Caching is where a lot of agent projects get weird.
At first you don’t cache anything. Everything is “live.” The agent fetches what it needs and answers.
Then you look at the bill, or the latency, or the rate limits, and you add caching.
Now the agent is fast. And wrong.
This is not a failure of caching. It’s a failure of what you cached.
Don’t cache vibes
The easiest thing to cache is raw text.
It’s also the most dangerous.
If you cache an arbitrary page scrape, you are caching something with unclear semantics:
- Did the page change?
- Was it republished?
- Was the snippet a quote, or a paraphrase, or someone’s conclusion?
- Is the cached thing still within the time window the user cares about?
When you cache vibes, you get stale confidence.
Cache objects with addresses
The better move is to cache context objects that have stable identifiers and explicit time fields.
That way, your cache isn’t “some text we saw once.” It’s “this claim” or “this manifest” or “this snapshot,” and it comes with the metadata that makes caching safe:
- a stable ID (so you can tell if you already have it),
- a published date (so you know where it sits in time),
- an “as of” timestamp for snapshots (so you can detect staleness),
- evidence and confidence labels (so you can enforce policy before reuse).
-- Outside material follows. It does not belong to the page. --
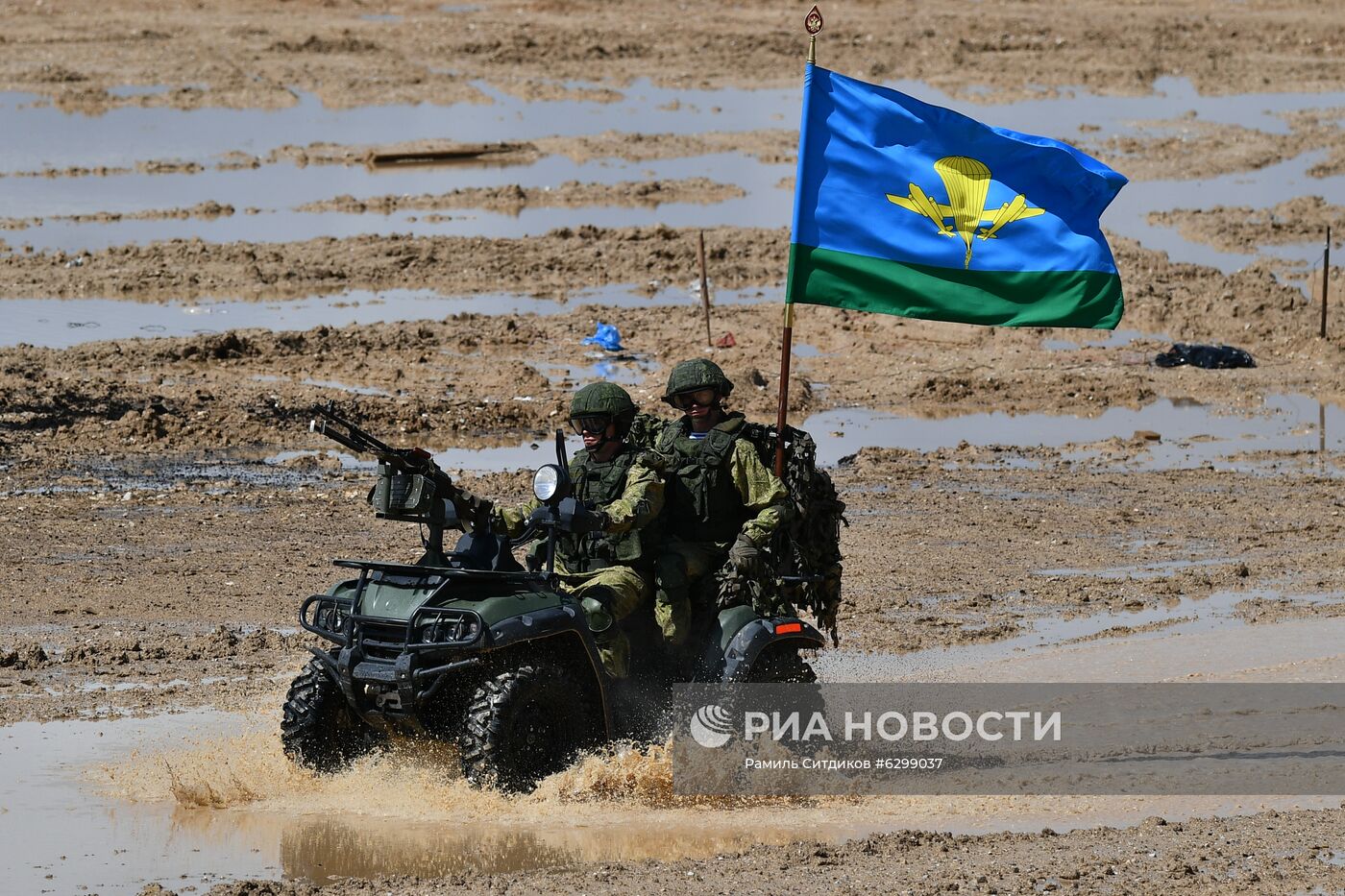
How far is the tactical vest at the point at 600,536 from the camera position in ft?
32.1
This is one of the underrated reasons to build a structured context layer in the first place. It turns caching from a hack into an engineering decision.
Three cache layers that tend to work
In practice, we see caching behave well when it’s layered:
- Public aggregates: cache rolling snapshots and schema contracts. They’re stable, cheap to revalidate, and great for “do I need to go deeper?”
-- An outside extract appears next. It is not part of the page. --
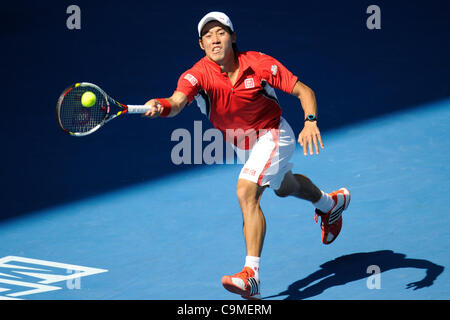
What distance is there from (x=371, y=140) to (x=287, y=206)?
5.36ft

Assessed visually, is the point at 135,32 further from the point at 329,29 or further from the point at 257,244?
the point at 257,244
- Manifest envelopes: cache the bundle that ties source metadata to claims and routing context. This is the unit you can reuse across workflows.
- Record bodies: cache the deepest layer only when you actually need it, because it’s the most expensive and the easiest to misuse.
Hanging Context is essentially layer one, made public: panels and JSON twins that make the aggregate state inspectable.
Synorb is where layers two and three live for production systems: streams and retrieval objects that can be cached by ID and refreshed by policy.
A small heuristic
If a cached thing can’t be invalidated by a timestamp and an ID, you probably shouldn’t cache it.
That rule sounds strict. It’s not. It’s just what you end up rediscovering after an agent confidently cites something that was true last week.